Simple to get to grips with, the combat's rather satisfying, your growing arsenal of attacks split between a range of melee axe smashes and a suite of guitar-triggered magic assaults, all of which resemble comically lame stage pyros. The two elements dovetail hilariously at times, as you learn to blast people into the air with a polite burst of flame before "knocking them into the bleachers of pure pain". Every ally you meet as you gather your band together will have their own double-team attack, too, allowing you to launch goth minx Ophelia into a wave of satanic nuns where she deals death like a make-up-encrusted ninja, or to blow away the enemy with murderous seagull-popping sound-waves while riding on teetering stacks of a roadie's amps.
Despite such pleasures, Brutal Legend never quite feels like its full attention is on the quest: beyond a smattering of spiders' nests and mines there are no real dungeons to hack through and surprisingly few bosses to dismember, and almost every mission is over in a brisk 15 or 20 minutes.

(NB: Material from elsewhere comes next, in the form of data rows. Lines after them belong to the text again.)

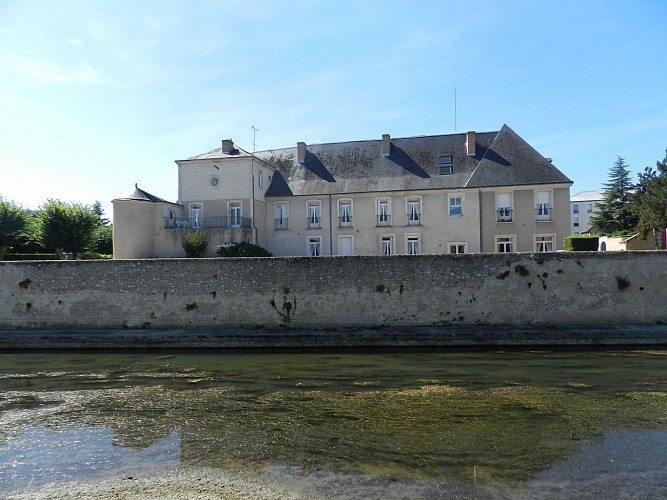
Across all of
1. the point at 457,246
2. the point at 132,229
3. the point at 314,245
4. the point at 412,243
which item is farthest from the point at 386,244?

It's tempting to say that the game's heart is not in the adventure because its mind is out roaming the battlefield - and this is where Brutal Legend starts to get wilful and a little divisive.
Threaded inside the main narrative - and becoming an increasingly regular occurrence as the game continues - is a surprisingly elaborate RTS: the characters you meet en route double as traditional unit types, and the open world you explore on foot or behind the wheel of the Deuce is built to pull back into a smart arena of capture spots and choke-points. It's all rather elegant; as the game's dual nature starts to take shape, it's fascinating to watch how Double Fine gets the videogame equivalent of overtime out of the same small handful of elements. That said, it may come as something of an annoyance if you were expecting a few hours of soothingly simple hacking and slashing only to find yourself leading troops into pitched combat instead.

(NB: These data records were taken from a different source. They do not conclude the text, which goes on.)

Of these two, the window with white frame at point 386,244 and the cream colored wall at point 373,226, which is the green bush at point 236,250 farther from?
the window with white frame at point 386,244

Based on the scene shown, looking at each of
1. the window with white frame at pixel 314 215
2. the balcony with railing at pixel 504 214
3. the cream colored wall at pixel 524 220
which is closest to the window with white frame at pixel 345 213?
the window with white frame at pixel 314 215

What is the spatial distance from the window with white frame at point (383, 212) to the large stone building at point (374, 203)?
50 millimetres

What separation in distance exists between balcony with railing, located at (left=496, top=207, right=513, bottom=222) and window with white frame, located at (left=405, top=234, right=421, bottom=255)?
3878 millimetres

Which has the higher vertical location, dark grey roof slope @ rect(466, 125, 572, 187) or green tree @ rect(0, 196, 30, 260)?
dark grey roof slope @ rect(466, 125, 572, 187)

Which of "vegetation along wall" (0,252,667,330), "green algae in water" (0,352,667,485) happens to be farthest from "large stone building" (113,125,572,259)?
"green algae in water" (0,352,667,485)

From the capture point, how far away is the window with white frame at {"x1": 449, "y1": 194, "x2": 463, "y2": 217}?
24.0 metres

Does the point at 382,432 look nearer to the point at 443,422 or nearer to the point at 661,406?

Still, even RTS newcomers shouldn't have trouble handling Brutal Legend's battles. Early on, Riggs gains the ability - this is a spoiler of sorts, but a small one - to sprout wings on cue and move about the field of conflict from above, and the d-pad is home to a handful of basic commands - attack, defend, follow, and move-over-there - that cover almost every eventuality. The massive rumbles are fairly streamlined - each fight is framed as a battle of opposing bands, with trashy stages providing the HQs to over-run, while "fan-geysers" can be captured to increase the flow of resources you'll need to build new units.
What Double Fine doesn't necessarily bring with it is the constant drip-feed of new objectives that keeps the best RTS games from feeling like slogs. Although Brutal Legend does occasionally throw in mid-mission challenges, they're uninspired affairs based on taking down various defences to get closer to the enemy base. Even on easy mode, the game's rather basic arenas make for some drawn-out encounters, and the whole thing never quite shakes the feeling that this half of the adventure is something of a cover version: a commendable attempt at a strategy game made by a team more at home with the one-on-one slugging.